First-aid training helps Chicago boy save his own life after shooting
CHICAGO (CBS) – A 14-year-old boy saved his own life after accidentally shooting himself thanks to the first aid training his football team got from a Chicago doctor last year.
Shane Butler said he was grateful to be alive, and he owes it all to the safety training he did exactly one year before being shot.
"As soon as he got out of surgery, he said, 'Mom, I remember what the Wolfpack and Dr. Pratt taught me, and I saved myself,'" said his mother, Sonja Esterling, referring to her son's football team.
Easterling cried tears of joy recalling what her son told her. She was happy he was alive to tell his story after he accidentally shot himself in the leg on Thursday when he picked up a gun at a friend's house.
"I pressed the trigger on accident, and it went off," Butler said through tears.
Butler said he grabbed some clothing and turned it into a makeshift tourniquet to stop the bleeding until police and paramedics arrived.
"If I didn't know what to do ... I would have died, but I saved myself," he said.
Butler learned the skill when his football coach brought in Dr. Abdullah Hasan Pratt, an emergency medicine physician at the University of Chicago Medicine, to teach the team first-aid training last year. Dr. Pratt said the bullet hit a main artery in Butler's leg and if he hadn't used his training, he could have died in minutes.
"He was able to self-treat and practice everything that we had taught him just a year ago," Pratt said. "That's difficult to remember all those steps, to do it while you're in excruciating pain when you know your life is hanging in the balance."
CBS News Chicago reported on Pratt's efforts to teach students how to stop the bleeding from a gunshot wound. He's been offering the course for over a decade.

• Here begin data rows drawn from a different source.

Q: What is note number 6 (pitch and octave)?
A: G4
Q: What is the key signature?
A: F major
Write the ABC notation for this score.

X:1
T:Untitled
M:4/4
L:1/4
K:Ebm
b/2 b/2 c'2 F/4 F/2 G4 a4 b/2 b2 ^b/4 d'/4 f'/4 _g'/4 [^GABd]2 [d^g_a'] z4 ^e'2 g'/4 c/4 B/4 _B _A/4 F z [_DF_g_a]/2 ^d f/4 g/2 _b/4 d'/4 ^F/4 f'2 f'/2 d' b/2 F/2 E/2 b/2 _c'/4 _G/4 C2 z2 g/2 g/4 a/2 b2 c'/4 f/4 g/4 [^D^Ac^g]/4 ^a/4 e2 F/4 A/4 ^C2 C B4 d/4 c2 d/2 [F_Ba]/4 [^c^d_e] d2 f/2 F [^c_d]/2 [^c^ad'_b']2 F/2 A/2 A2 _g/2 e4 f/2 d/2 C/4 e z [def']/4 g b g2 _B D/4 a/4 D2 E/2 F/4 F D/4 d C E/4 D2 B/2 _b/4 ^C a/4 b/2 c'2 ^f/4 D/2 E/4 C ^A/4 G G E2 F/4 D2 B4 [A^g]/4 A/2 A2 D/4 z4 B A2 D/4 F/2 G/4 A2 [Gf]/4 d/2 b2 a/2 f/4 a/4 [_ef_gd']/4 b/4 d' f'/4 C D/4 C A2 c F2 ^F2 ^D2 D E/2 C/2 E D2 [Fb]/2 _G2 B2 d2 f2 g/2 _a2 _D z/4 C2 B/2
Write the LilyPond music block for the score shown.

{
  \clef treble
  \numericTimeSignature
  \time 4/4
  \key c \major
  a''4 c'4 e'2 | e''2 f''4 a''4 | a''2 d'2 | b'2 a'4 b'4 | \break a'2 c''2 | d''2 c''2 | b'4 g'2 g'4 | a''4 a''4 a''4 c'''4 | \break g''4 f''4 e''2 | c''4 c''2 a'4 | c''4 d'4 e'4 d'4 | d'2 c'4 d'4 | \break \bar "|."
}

Pratt said he plans to use Butler's story to show the importance of young people having first-aid training.
"This could be me over a casket of my 14-year-old son," Easterling said. "And because of what this doctor did for me and my kid. He's here and that means a lot."
Butler shared his story in hopes of helping others understand the importance of being prepared. He still has to have a few more surgeries on his road to recovery.
He one day hopes to return to play on the football field for his sophomore year.